New Zealand-born filmmaker says he wants to use satire 'to fight hate and racism' as movie came out in cinemas on 1 January

Taika Waititi has said he wanted to bring “humour to a story that has a deeper message” with his Nazi satire Jojo Rabbit.

The film follows a 10-year-old member of Hitler Youth, whose imaginary friend is Adolf Hitler.

The little boy is horrified when he discovers his mother is hiding a Jewish girl in their attic.

Waititi, who previously directed Thor: Ragnarok and What We Do In The Shadows, told the PA news agency: “I don’t think I’m really capable of doing a gritty drama, that is not really my style, that is not what I’m known for and it’s not really anything I’m interested in.

“So I just brought my style of storytelling to this film and I think what is great is it’s following in a long tradition of satires and people using humour to fight hate and to fight racism, so I feel like I’m in good company.”

Waititi, who also appears in the film as a goofy version of the Fuhrer, added: “Most dictators and figures of hate and bullies, they are quite narcissistic, and I think. when you poke fun at them. they can’t take it, they can’t stand it, which is why the president of the United States will take time away from running the country to tweet to celebrities who hassle him on Twitter – he just can’t handle the idea of being laughed at.”

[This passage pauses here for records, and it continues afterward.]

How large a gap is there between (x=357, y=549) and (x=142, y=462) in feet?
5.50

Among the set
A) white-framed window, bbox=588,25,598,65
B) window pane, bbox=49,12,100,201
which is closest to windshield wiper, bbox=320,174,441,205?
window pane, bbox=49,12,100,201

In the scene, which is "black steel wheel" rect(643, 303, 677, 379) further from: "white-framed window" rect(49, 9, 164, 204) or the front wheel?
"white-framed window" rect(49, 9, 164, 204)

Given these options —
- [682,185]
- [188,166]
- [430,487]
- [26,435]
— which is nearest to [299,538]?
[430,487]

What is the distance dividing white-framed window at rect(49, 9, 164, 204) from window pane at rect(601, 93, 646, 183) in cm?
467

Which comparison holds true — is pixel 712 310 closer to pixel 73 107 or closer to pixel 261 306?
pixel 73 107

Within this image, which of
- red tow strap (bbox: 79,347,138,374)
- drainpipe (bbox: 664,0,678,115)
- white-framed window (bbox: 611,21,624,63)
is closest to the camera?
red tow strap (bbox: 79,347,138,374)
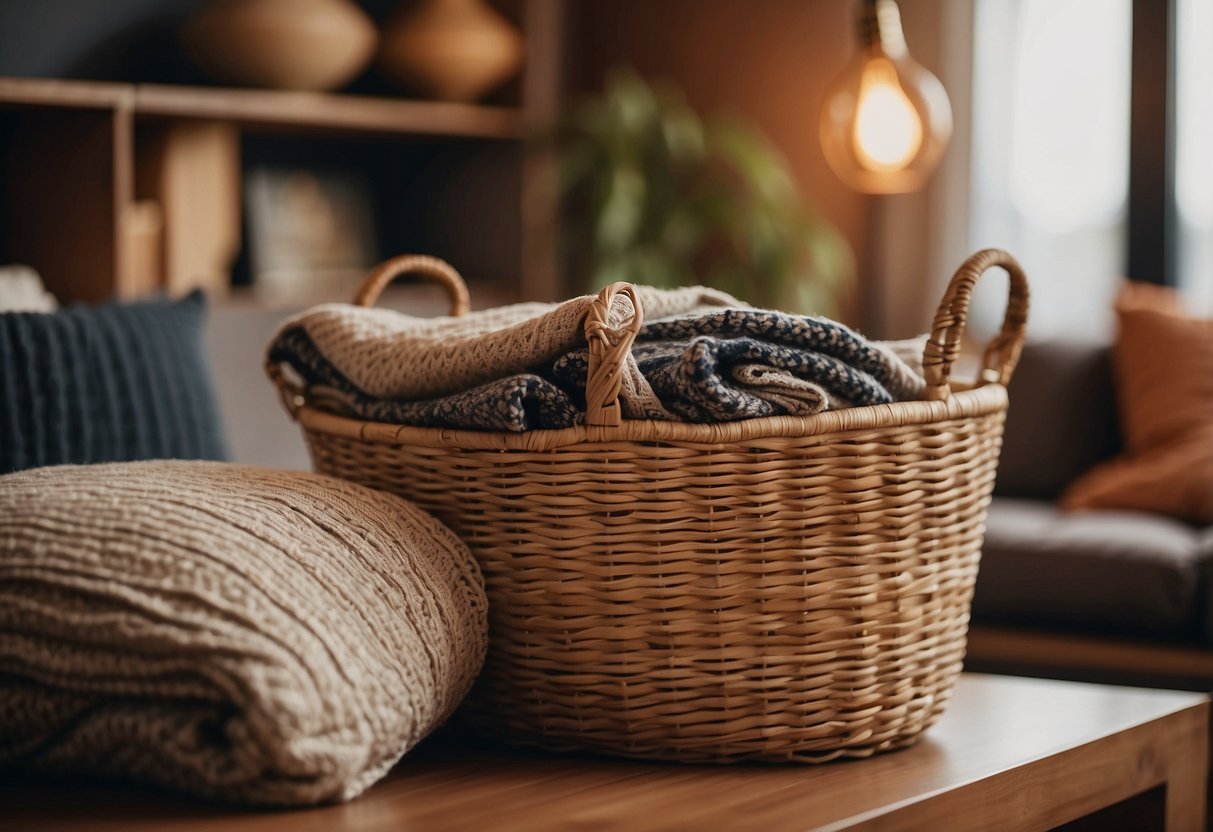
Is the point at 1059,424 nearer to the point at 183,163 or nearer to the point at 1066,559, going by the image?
the point at 1066,559

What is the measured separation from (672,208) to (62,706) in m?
2.31

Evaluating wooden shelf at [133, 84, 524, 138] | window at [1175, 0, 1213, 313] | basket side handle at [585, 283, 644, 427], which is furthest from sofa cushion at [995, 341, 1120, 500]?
basket side handle at [585, 283, 644, 427]

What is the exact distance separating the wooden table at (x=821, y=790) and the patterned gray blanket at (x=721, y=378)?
0.19m

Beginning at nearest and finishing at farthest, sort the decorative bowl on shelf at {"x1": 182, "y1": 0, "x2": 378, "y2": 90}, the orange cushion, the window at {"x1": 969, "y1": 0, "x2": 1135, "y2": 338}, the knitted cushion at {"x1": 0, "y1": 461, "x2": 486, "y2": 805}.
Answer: the knitted cushion at {"x1": 0, "y1": 461, "x2": 486, "y2": 805} → the orange cushion → the decorative bowl on shelf at {"x1": 182, "y1": 0, "x2": 378, "y2": 90} → the window at {"x1": 969, "y1": 0, "x2": 1135, "y2": 338}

The director’s father is Maori and his mother is Jewish, and has occasionally used his mother’s maiden name – Cohen – when making films. He said the rise of hate speech around the world means the film feels more relevant now then when he wrote the script, adding: “What is good, I guess, is it’s more important now, that this film is out there, and it’s more important that people see it.”

Asked if he was nervous about how it would be received, he said: “I guess with every film you have got that nervousness, that people might not get it or that it might not be received as well as you hope, but I like to think I’ve still got a good grasp on my film-making and how to make a good film in my style.

“I test the films a lot before I release them and I watch them a lot and I watched the film and I thought ‘OK, this film is pretty good’, and so it passed my test.”

  •   Jojo Rabbit was released in UK cinemas on January 1.